-- start of Available data --

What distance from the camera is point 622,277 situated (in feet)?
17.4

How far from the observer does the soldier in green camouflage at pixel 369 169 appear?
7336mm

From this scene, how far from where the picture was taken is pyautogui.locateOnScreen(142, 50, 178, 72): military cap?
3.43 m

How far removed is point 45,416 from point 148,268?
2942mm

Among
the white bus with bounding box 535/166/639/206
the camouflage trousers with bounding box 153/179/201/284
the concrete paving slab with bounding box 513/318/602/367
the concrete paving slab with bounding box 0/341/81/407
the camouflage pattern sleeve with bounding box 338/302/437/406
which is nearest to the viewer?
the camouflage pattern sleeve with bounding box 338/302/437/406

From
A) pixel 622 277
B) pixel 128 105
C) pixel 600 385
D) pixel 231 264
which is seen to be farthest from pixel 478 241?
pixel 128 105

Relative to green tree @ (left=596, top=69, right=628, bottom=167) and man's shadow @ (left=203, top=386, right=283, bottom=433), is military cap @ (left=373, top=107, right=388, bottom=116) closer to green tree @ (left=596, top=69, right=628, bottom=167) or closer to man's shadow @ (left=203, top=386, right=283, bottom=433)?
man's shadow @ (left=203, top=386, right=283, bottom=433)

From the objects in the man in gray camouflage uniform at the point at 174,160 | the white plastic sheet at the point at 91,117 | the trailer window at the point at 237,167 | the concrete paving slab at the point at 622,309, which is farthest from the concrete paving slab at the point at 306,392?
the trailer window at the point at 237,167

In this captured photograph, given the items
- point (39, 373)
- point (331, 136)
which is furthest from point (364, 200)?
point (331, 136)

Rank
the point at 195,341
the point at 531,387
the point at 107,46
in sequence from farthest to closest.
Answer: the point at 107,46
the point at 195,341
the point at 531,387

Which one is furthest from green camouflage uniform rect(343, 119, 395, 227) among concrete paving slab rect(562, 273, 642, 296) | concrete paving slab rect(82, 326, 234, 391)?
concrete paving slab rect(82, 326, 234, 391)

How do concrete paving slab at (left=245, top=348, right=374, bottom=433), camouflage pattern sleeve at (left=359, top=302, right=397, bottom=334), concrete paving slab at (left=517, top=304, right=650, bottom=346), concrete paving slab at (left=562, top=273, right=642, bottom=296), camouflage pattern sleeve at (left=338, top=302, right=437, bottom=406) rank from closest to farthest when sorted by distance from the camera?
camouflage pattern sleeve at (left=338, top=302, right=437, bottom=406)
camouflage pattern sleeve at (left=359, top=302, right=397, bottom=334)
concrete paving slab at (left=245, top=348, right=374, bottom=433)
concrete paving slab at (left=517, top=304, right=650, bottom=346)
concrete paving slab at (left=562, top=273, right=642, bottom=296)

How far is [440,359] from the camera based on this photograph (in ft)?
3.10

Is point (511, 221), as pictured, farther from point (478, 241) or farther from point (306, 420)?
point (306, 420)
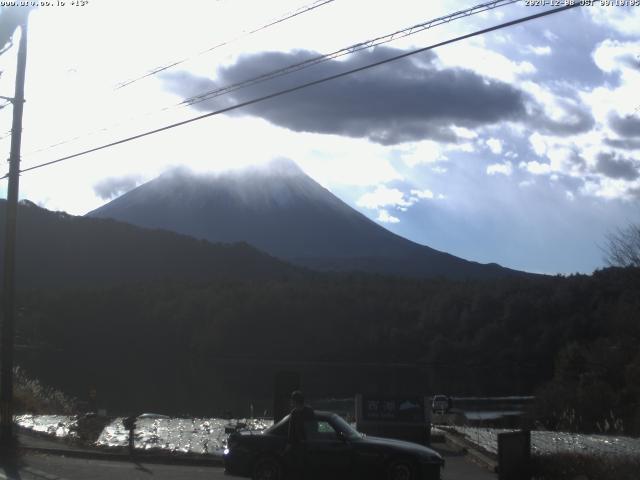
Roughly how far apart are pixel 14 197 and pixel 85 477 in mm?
7851

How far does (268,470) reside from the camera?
1334 centimetres

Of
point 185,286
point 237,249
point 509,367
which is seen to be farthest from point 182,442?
point 237,249

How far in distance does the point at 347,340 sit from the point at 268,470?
290ft

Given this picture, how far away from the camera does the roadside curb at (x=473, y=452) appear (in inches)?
642

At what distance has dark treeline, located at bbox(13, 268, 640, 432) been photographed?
143 ft

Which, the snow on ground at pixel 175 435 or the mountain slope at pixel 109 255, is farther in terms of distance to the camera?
the mountain slope at pixel 109 255

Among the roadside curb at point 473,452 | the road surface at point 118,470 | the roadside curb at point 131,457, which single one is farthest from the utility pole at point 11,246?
the roadside curb at point 473,452

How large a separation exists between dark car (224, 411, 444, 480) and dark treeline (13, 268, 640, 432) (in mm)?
21499

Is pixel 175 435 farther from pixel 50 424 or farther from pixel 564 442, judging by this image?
pixel 564 442

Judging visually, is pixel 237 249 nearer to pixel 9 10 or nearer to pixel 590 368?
pixel 590 368

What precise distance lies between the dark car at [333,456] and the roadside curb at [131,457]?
3.50 metres

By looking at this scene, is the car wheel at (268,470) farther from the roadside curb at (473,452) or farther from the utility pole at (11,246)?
the utility pole at (11,246)

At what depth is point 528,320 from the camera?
83.1 meters

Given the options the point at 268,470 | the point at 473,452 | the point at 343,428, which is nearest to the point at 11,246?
the point at 268,470
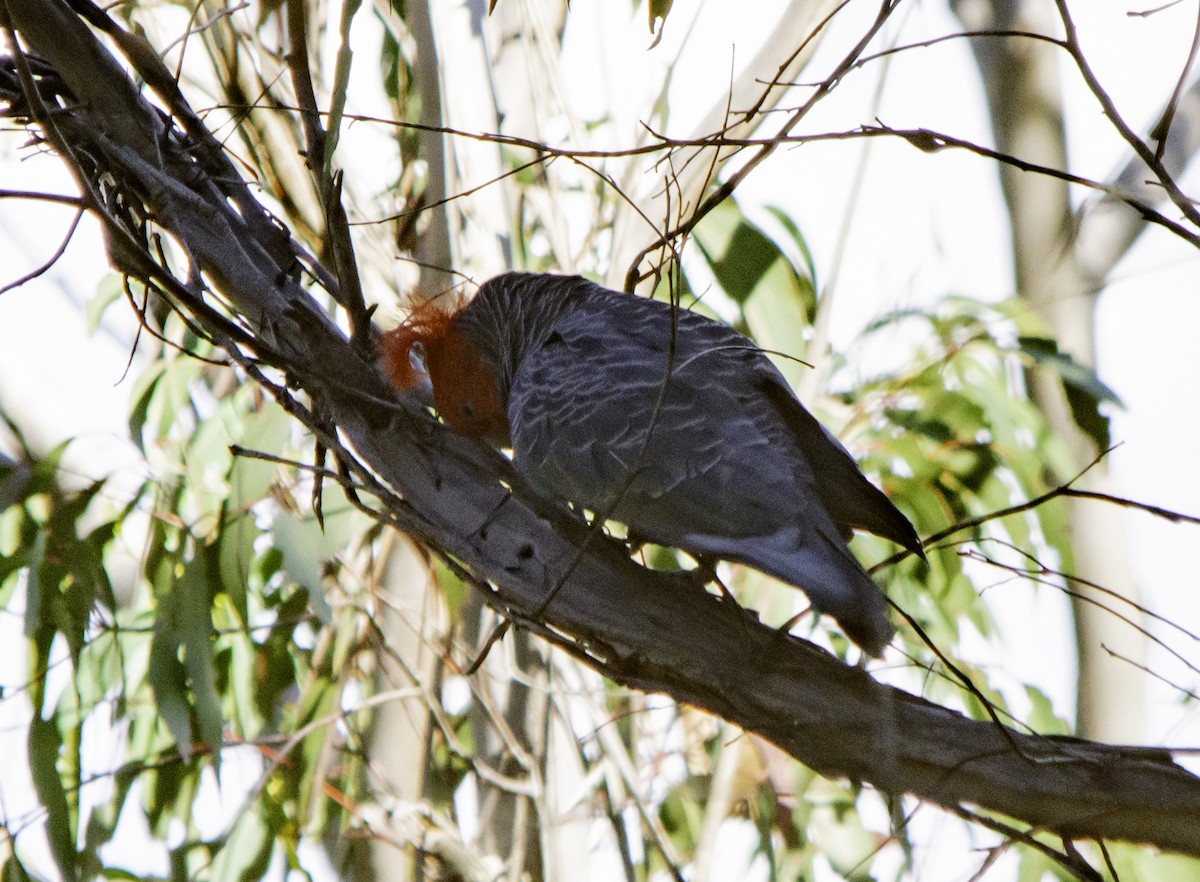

-- end of Available data --

Stated exercise =>
Copy out the rows from the line containing "Judging visually, is" through the end of the rows, including both ends, and leave out the pictures.

Solution below =>
Judging visually, is pixel 237 249 nearer to pixel 9 10 or nearer to pixel 590 368?
pixel 590 368

What precise distance lies between the dark car at [333,456] and the roadside curb at [131,457]?
3.50 metres

By looking at this scene, is the car wheel at (268,470) farther from the roadside curb at (473,452) or farther from the utility pole at (11,246)?
the utility pole at (11,246)

At what depth is point 528,320 from the camera?
83.1 meters

Given the options the point at 268,470 | the point at 473,452 | the point at 343,428, which is nearest to the point at 11,246?
the point at 268,470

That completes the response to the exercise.